Бретонка вдруг замялась.
– Тебя это, наверное, расстроит, – осторожно произнесла она, – но подавляющее большинство ривервудцев считает, что ты спишь с ярлом, и за это он и оделил тебя танством.
Банри обомлела.
– Да он же мне совсем не нравится, – глупо сказала она, и Дельфина расхохоталась.
– Ну, попробуй объяснить это окружающим.
Готтлсфонт подождала, пока Клинок отсмеется, и спросила:
– И что, так прямо все и думают? Что я грею Балгруфу постель в качестве платы за титул?
– Не знаю насчет других граждан владения, но в нашей деревне, как я сказала, почти все. Кроме меня, стражников и, возможно, твоего приятеля Фендала.
– Ясно. – Банри запрыгнула в седло и отыскала взглядом Барбаса. – И ты, выходит, решила использовать общественное мнение в свою пользу? Для этого нужны тряпки и драгоценные побрякушки?
– Быстро соображаешь, – одобрила Дельфина. – Да, представим все так, будто ты страстно желающая подняться в обществе содержанка с номинальным титулом. Отличная легенда, по-моему, и, главное, практически все вокруг уверены, что это правда.
– Да уж, просто замечательно, – огрызнулась имперка. – Всю жизнь только и мечтала прослыть любовницей какого-нибудь дворянина. Отвратительно!
Дельфина прищурилась.
– В конце концов, это может сыграть тебе на руку.
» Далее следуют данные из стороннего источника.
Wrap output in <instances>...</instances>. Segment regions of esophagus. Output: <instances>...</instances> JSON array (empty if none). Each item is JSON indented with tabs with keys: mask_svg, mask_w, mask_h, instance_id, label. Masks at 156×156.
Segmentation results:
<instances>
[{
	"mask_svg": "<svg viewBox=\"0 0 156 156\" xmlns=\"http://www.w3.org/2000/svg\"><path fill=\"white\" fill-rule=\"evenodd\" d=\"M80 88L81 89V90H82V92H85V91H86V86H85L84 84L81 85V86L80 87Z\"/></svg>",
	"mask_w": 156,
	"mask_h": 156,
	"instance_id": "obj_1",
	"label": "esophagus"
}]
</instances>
Талморцы решат, что ты не представляешь опасности их деятельности, и отзовут своих убийц.
– Да, но если я все же попаду в их посольство и наведу там шороху, то как бы не вышло наоборот, и за мной не послали в два раза больше асассинов.
– Будем решать проблемы по мере их поступления. Сейчас поезжай спокойно и не думай об этом. Сиди дома и старайся не выходить за стены. А, да – прикупи одежды побогаче и проведи разъяснительную работу со своим хускарлом. Только не вздумай все ей рассказывать.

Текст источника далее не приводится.